◆ Direction: Give back all of the material below word for word, with every line unchanged.

• • • •

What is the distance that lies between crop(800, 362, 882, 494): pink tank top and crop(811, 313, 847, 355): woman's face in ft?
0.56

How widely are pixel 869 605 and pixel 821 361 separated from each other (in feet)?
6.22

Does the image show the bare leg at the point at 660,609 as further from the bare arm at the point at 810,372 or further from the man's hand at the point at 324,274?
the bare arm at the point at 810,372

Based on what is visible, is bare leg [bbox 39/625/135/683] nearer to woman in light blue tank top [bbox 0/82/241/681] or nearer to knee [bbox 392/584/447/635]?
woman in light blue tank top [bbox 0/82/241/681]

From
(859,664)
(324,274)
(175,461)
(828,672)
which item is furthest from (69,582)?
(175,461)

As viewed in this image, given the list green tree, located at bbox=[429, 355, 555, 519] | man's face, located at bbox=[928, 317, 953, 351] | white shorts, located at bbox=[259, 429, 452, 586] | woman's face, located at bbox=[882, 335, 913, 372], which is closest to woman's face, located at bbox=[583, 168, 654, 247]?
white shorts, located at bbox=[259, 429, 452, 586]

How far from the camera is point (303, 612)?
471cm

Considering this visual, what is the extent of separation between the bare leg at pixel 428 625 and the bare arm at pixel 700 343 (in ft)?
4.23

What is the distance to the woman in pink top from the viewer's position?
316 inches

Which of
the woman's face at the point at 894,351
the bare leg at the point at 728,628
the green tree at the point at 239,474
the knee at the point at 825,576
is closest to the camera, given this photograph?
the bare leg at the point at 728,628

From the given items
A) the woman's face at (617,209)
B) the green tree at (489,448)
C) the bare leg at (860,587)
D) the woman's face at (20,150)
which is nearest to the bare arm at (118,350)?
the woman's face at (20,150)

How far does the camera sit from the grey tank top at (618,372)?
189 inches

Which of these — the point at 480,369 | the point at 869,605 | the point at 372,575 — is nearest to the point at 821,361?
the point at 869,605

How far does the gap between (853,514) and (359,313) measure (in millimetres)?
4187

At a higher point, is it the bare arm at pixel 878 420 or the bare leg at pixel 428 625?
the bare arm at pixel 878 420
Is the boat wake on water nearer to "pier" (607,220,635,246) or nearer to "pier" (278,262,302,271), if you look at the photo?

• • • •

◆ Result:
What is the distance that lies between crop(800, 362, 882, 494): pink tank top and crop(811, 313, 847, 355): woman's face in ft?
0.56

How widely are pixel 869 605 and pixel 821 361 separated from each other (in feet)?
6.22

Does the image show the bare leg at the point at 660,609 as further from the bare arm at the point at 810,372 or further from the man's hand at the point at 324,274?
the bare arm at the point at 810,372

Based on what is visible, is bare leg [bbox 39/625/135/683] nearer to woman in light blue tank top [bbox 0/82/241/681] or nearer to knee [bbox 392/584/447/635]?
woman in light blue tank top [bbox 0/82/241/681]

From
(859,664)
(324,274)
(175,461)
(828,672)
which item is furthest from (69,582)?
(175,461)

As viewed in this image, given the list green tree, located at bbox=[429, 355, 555, 519] | man's face, located at bbox=[928, 317, 953, 351] | white shorts, located at bbox=[259, 429, 452, 586] | woman's face, located at bbox=[882, 335, 913, 372], which is closest to woman's face, located at bbox=[583, 168, 654, 247]?
white shorts, located at bbox=[259, 429, 452, 586]

How far from the camera is point (303, 612)?
471cm

Considering this visual, what is the extent of separation between the bare leg at pixel 428 625 and the bare arm at pixel 700 343 (in ft)?
4.23

What is the distance to the woman in pink top from the viewer's position?
316 inches

Which of
the woman's face at the point at 894,351
the bare leg at the point at 728,628
the green tree at the point at 239,474
the knee at the point at 825,576
is closest to the camera, given this photograph?
the bare leg at the point at 728,628

From the given items
A) the woman's face at (617,209)
B) the green tree at (489,448)
C) the bare leg at (860,587)
D) the woman's face at (20,150)
which is nearest to the bare arm at (118,350)?
the woman's face at (20,150)

How far does the camera sit from the grey tank top at (618,372)?
189 inches

Which of these — the point at 480,369 | the point at 869,605 | the point at 372,575 — is nearest to the point at 821,361?
the point at 869,605

How far does the gap between (853,514) and (359,313) measure (in millimetres)?
4187

At a higher point, is it the bare arm at pixel 878 420 or the bare leg at pixel 428 625?
the bare arm at pixel 878 420
Is the boat wake on water nearer to "pier" (607,220,635,246) or nearer to "pier" (278,262,302,271), if you look at the photo?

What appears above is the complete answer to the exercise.